Весною 1411 года, в день Благовещения, на площадях Праги протрубили дворцовые герольды — Король выезжал из замка в город.
В костелах густыми переливами звонят колокола. Толпы пражан запрудили улицы столицы, но на лицах не видно праздничного веселья.
На перекрестках, где стекается народ, оживленно толкуют и спорят. У всех на устах одно имя — Гус.
Прага, да и вся Чехия, живет под впечатлением церковных громов, свалившихся на голову Яна Гуса, проповедника Вифлеемской часовни и ректора Пражского университета, магистра свободных искусств и бакалавра богословия. Чем кончится его долгий бесстрашный спор с apxиепископом Збынским Зайцем и Римской курией? Збынек повелел закрыть Вифлеемскую часовню. Гус, пренебрегши волей архипастыря, продолжал там свои проповеди.

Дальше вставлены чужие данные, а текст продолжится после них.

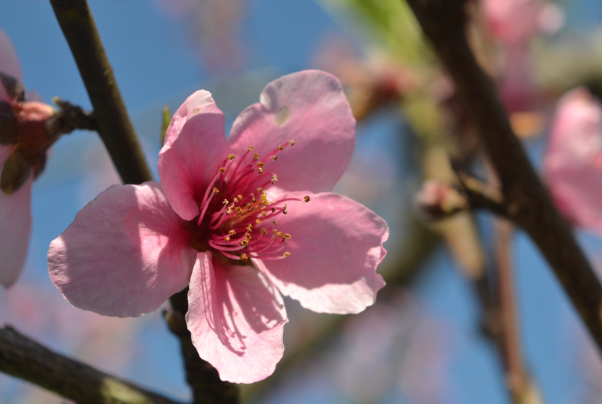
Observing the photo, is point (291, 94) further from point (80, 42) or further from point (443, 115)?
point (443, 115)

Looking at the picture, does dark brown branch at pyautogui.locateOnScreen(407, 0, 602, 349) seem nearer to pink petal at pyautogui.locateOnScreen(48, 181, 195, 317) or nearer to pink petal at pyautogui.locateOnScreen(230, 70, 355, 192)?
pink petal at pyautogui.locateOnScreen(230, 70, 355, 192)

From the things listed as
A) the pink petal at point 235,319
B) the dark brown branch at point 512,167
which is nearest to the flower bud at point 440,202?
the dark brown branch at point 512,167

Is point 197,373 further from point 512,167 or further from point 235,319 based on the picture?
point 512,167

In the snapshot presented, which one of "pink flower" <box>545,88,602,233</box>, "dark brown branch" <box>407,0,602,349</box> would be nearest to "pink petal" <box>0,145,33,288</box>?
"dark brown branch" <box>407,0,602,349</box>

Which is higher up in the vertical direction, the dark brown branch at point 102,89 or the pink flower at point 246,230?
the dark brown branch at point 102,89

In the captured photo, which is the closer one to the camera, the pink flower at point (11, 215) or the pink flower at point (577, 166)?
the pink flower at point (11, 215)

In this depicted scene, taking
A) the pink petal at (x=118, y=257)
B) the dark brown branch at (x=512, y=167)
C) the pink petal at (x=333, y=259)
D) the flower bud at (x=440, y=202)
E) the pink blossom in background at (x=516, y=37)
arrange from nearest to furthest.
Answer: the pink petal at (x=118, y=257) → the pink petal at (x=333, y=259) → the dark brown branch at (x=512, y=167) → the flower bud at (x=440, y=202) → the pink blossom in background at (x=516, y=37)

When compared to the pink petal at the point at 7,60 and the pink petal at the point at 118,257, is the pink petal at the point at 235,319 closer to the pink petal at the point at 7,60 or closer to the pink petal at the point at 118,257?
the pink petal at the point at 118,257
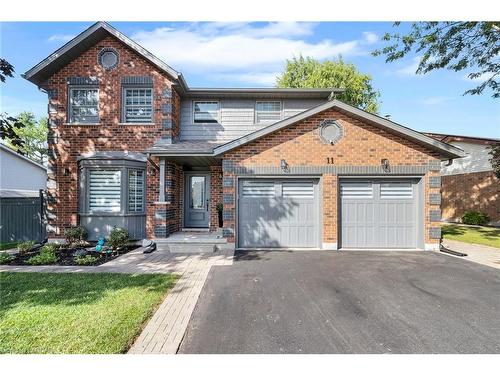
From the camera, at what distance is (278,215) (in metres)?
8.88

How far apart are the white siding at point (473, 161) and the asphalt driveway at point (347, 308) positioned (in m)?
15.1

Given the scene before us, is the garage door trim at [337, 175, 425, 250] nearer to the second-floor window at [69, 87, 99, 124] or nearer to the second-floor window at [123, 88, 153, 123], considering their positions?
the second-floor window at [123, 88, 153, 123]

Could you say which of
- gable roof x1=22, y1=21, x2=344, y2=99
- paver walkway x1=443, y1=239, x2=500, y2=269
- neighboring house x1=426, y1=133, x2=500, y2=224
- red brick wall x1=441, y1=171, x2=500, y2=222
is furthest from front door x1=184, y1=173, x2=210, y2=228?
red brick wall x1=441, y1=171, x2=500, y2=222

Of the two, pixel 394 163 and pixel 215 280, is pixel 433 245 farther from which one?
pixel 215 280

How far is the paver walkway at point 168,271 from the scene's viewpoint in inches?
134

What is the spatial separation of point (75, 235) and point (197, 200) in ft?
15.6

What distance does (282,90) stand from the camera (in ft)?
36.2

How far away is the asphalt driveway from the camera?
133 inches

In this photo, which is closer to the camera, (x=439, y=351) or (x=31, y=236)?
(x=439, y=351)

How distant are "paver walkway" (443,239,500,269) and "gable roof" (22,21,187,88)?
11880 millimetres

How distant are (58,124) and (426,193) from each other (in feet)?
46.0

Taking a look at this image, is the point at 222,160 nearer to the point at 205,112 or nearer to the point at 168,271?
the point at 205,112

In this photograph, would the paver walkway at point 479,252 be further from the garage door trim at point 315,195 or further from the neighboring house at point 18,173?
the neighboring house at point 18,173
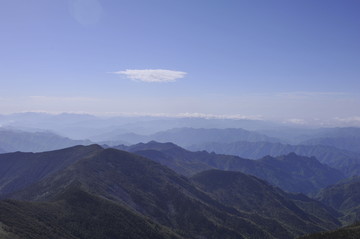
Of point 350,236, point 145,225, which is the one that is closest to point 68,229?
point 145,225

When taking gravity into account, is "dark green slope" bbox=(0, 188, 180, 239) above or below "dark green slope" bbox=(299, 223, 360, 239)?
below

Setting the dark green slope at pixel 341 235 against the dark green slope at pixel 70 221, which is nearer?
the dark green slope at pixel 341 235

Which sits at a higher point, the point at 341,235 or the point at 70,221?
the point at 341,235

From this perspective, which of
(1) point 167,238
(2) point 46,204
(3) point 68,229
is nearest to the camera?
(3) point 68,229

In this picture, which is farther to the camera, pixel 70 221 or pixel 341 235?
pixel 70 221

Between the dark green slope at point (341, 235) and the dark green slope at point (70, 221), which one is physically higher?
the dark green slope at point (341, 235)

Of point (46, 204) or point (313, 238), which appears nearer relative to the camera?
point (313, 238)

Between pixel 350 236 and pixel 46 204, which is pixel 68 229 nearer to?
pixel 46 204

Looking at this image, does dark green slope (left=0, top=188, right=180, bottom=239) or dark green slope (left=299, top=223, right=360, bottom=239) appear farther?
dark green slope (left=0, top=188, right=180, bottom=239)
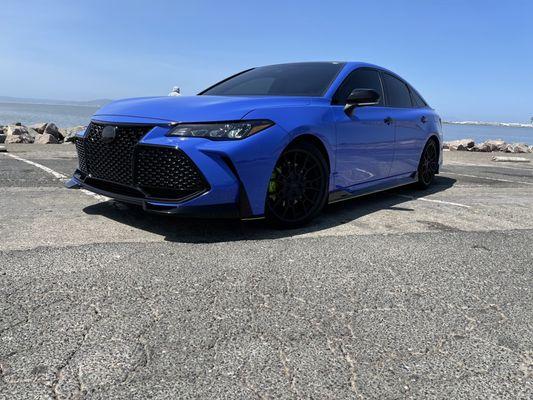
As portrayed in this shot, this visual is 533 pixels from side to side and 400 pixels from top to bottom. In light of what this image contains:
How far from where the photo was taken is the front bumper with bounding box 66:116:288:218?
338 cm

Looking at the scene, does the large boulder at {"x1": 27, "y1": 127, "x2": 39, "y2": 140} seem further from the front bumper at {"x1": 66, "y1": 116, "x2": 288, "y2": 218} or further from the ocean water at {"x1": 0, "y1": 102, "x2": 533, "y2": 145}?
the front bumper at {"x1": 66, "y1": 116, "x2": 288, "y2": 218}

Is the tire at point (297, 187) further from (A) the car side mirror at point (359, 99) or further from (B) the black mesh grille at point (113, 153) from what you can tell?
(B) the black mesh grille at point (113, 153)

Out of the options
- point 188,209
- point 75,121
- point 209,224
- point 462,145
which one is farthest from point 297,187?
point 75,121

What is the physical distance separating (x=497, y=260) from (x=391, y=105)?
264cm

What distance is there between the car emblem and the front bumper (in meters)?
0.06

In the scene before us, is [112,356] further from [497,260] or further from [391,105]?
[391,105]

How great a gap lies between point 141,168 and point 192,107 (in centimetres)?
60

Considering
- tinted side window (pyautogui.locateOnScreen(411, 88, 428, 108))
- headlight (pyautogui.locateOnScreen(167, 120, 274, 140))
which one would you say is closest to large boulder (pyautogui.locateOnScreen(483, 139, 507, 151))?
tinted side window (pyautogui.locateOnScreen(411, 88, 428, 108))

Еще резче стали выпады Гуса против церковников. И все шире и дальше разносится его голос по чешской земле.
В феврале сам папа предал Гуса церковному проклятию. В середине марта архиепископ Збынек приказал приходским священникам Праги огласить это проклятие со всех амвонов. Но Гус все не сдавался. Он отверг право высших иереев отлучать без церковного суда, закрывать кому-либо путь к проповеди. Вот и сегодня, в праздник, он снова будет говорить перед пражским народом.
Чехи Новой Праги, Малой Стороны и пригородных посадов любовно, с ласковой тревогой в голосе называют Гуса «наш бедный магистр», «заступник за нас, чехов», «наш праведник Ян».
А немцы — патриции и богатые бюргеры Старой Праги — произносят имя вифлеемского проповедника с неприязнью, хмурясь. «Еретик», «бунтарь», «мужик в магистерской тоге», — говорят эти богатеи о Гусе. Они готовы стащить его с кафедры и покончить с ним, как со смутьяном.
Но пражане-чехи окружили любимого магистра защитной стеной своей преданности.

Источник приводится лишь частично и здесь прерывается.